*Work to complete*: Every line of the data below should be retyped exactly.

(Records drawn from a dataset)
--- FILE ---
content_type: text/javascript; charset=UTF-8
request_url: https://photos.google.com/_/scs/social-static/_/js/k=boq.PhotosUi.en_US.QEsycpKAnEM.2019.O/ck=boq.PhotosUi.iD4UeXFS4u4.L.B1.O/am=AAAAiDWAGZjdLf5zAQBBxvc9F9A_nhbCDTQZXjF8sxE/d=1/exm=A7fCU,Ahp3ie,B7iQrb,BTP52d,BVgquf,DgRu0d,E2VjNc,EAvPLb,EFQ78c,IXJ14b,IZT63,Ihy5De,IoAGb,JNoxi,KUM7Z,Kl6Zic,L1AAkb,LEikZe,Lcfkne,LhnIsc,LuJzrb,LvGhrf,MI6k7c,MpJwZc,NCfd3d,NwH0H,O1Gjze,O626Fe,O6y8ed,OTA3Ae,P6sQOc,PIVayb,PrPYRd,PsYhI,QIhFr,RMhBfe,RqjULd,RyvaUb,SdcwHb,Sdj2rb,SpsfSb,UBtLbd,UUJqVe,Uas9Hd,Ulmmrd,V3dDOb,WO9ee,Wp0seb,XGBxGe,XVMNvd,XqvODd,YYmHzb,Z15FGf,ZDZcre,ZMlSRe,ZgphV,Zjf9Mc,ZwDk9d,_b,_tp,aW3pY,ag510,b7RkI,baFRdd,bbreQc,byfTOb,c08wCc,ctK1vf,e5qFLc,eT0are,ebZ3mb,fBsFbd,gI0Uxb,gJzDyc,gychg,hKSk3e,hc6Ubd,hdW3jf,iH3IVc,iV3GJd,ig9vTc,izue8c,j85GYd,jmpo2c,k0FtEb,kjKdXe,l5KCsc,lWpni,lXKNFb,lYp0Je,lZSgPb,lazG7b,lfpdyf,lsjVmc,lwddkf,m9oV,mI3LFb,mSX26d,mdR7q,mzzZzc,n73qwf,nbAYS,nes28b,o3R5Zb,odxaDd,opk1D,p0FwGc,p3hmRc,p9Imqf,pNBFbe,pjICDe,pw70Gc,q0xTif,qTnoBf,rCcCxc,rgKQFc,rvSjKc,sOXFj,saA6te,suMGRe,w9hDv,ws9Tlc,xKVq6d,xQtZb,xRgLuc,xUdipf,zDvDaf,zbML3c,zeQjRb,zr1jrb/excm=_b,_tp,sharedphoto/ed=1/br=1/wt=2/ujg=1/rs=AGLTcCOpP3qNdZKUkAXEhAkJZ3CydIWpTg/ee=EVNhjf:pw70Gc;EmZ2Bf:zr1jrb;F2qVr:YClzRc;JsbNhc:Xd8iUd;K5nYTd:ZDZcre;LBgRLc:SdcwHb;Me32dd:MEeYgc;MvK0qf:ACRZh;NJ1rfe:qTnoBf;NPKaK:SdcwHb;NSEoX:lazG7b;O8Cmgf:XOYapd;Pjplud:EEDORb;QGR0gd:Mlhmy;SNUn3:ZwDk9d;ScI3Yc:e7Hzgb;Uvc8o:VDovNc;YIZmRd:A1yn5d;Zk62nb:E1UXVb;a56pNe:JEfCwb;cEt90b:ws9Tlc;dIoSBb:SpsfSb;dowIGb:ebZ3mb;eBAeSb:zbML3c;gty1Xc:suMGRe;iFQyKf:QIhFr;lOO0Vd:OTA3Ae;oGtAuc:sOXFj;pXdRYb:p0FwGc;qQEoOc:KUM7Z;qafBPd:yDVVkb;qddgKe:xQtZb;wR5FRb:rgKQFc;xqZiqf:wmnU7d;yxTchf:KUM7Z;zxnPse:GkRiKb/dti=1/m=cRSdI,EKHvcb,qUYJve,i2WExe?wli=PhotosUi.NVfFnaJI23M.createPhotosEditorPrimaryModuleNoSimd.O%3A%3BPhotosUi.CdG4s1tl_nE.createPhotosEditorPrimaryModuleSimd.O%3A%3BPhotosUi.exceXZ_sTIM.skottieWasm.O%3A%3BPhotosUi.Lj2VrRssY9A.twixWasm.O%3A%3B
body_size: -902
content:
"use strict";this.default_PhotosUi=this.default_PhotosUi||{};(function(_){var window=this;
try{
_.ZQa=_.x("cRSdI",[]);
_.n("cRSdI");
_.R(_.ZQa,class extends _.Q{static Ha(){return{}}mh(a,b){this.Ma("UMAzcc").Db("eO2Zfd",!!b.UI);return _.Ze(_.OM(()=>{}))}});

*Solved problem*:
--- FILE ---
content_type: text/javascript; charset=UTF-8
request_url: https://photos.google.com/_/scs/social-static/_/js/k=boq.PhotosUi.en_US.QEsycpKAnEM.2019.O/ck=boq.PhotosUi.iD4UeXFS4u4.L.B1.O/am=AAAAiDWAGZjdLf5zAQBBxvc9F9A_nhbCDTQZXjF8sxE/d=1/exm=A7fCU,Ahp3ie,B7iQrb,BTP52d,BVgquf,DgRu0d,E2VjNc,EAvPLb,EFQ78c,IXJ14b,IZT63,Ihy5De,IoAGb,JNoxi,KUM7Z,Kl6Zic,L1AAkb,LEikZe,Lcfkne,LhnIsc,LuJzrb,LvGhrf,MI6k7c,MpJwZc,NCfd3d,NwH0H,O1Gjze,O626Fe,O6y8ed,OTA3Ae,P6sQOc,PIVayb,PrPYRd,PsYhI,QIhFr,RMhBfe,RqjULd,RyvaUb,SdcwHb,Sdj2rb,SpsfSb,UBtLbd,UUJqVe,Uas9Hd,Ulmmrd,V3dDOb,WO9ee,Wp0seb,XGBxGe,XVMNvd,XqvODd,YYmHzb,Z15FGf,ZDZcre,ZMlSRe,ZgphV,Zjf9Mc,ZwDk9d,_b,_tp,aW3pY,ag510,b7RkI,baFRdd,bbreQc,byfTOb,c08wCc,ctK1vf,e5qFLc,eT0are,ebZ3mb,fBsFbd,gI0Uxb,gJzDyc,gychg,hKSk3e,hc6Ubd,hdW3jf,iH3IVc,iV3GJd,ig9vTc,izue8c,j85GYd,jmpo2c,k0FtEb,kjKdXe,l5KCsc,lWpni,lXKNFb,lYp0Je,lZSgPb,lazG7b,lfpdyf,lsjVmc,lwddkf,m9oV,mI3LFb,mSX26d,mdR7q,mzzZzc,n73qwf,nbAYS,nes28b,o3R5Zb,odxaDd,opk1D,p0FwGc,p3hmRc,p9Imqf,pNBFbe,pjICDe,pw70Gc,q0xTif,qTnoBf,rCcCxc,rgKQFc,rvSjKc,sOXFj,saA6te,suMGRe,w9hDv,ws9Tlc,xKVq6d,xQtZb,xRgLuc,xUdipf,zDvDaf,zbML3c,zeQjRb,zr1jrb/excm=_b,_tp,sharedphoto/ed=1/br=1/wt=2/ujg=1/rs=AGLTcCOpP3qNdZKUkAXEhAkJZ3CydIWpTg/ee=EVNhjf:pw70Gc;EmZ2Bf:zr1jrb;F2qVr:YClzRc;JsbNhc:Xd8iUd;K5nYTd:ZDZcre;LBgRLc:SdcwHb;Me32dd:MEeYgc;MvK0qf:ACRZh;NJ1rfe:qTnoBf;NPKaK:SdcwHb;NSEoX:lazG7b;O8Cmgf:XOYapd;Pjplud:EEDORb;QGR0gd:Mlhmy;SNUn3:ZwDk9d;ScI3Yc:e7Hzgb;Uvc8o:VDovNc;YIZmRd:A1yn5d;Zk62nb:E1UXVb;a56pNe:JEfCwb;cEt90b:ws9Tlc;dIoSBb:SpsfSb;dowIGb:ebZ3mb;eBAeSb:zbML3c;gty1Xc:suMGRe;iFQyKf:QIhFr;lOO0Vd:OTA3Ae;oGtAuc:sOXFj;pXdRYb:p0FwGc;qQEoOc:KUM7Z;qafBPd:yDVVkb;qddgKe:xQtZb;wR5FRb:rgKQFc;xqZiqf:wmnU7d;yxTchf:KUM7Z;zxnPse:GkRiKb/dti=1/m=cRSdI,EKHvcb,qUYJve,i2WExe?wli=PhotosUi.NVfFnaJI23M.createPhotosEditorPrimaryModuleNoSimd.O%3A%3BPhotosUi.CdG4s1tl_nE.createPhotosEditorPrimaryModuleSimd.O%3A%3BPhotosUi.exceXZ_sTIM.skottieWasm.O%3A%3BPhotosUi.Lj2VrRssY9A.twixWasm.O%3A%3B
body_size: -902
content:
"use strict";this.default_PhotosUi=this.default_PhotosUi||{};(function(_){var window=this;
try{
_.ZQa=_.x("cRSdI",[]);
_.n("cRSdI");
_.R(_.ZQa,class extends _.Q{static Ha(){return{}}mh(a,b){this.Ma("UMAzcc").Db("eO2Zfd",!!b.UI);return _.Ze(_.OM(()=>{}))}});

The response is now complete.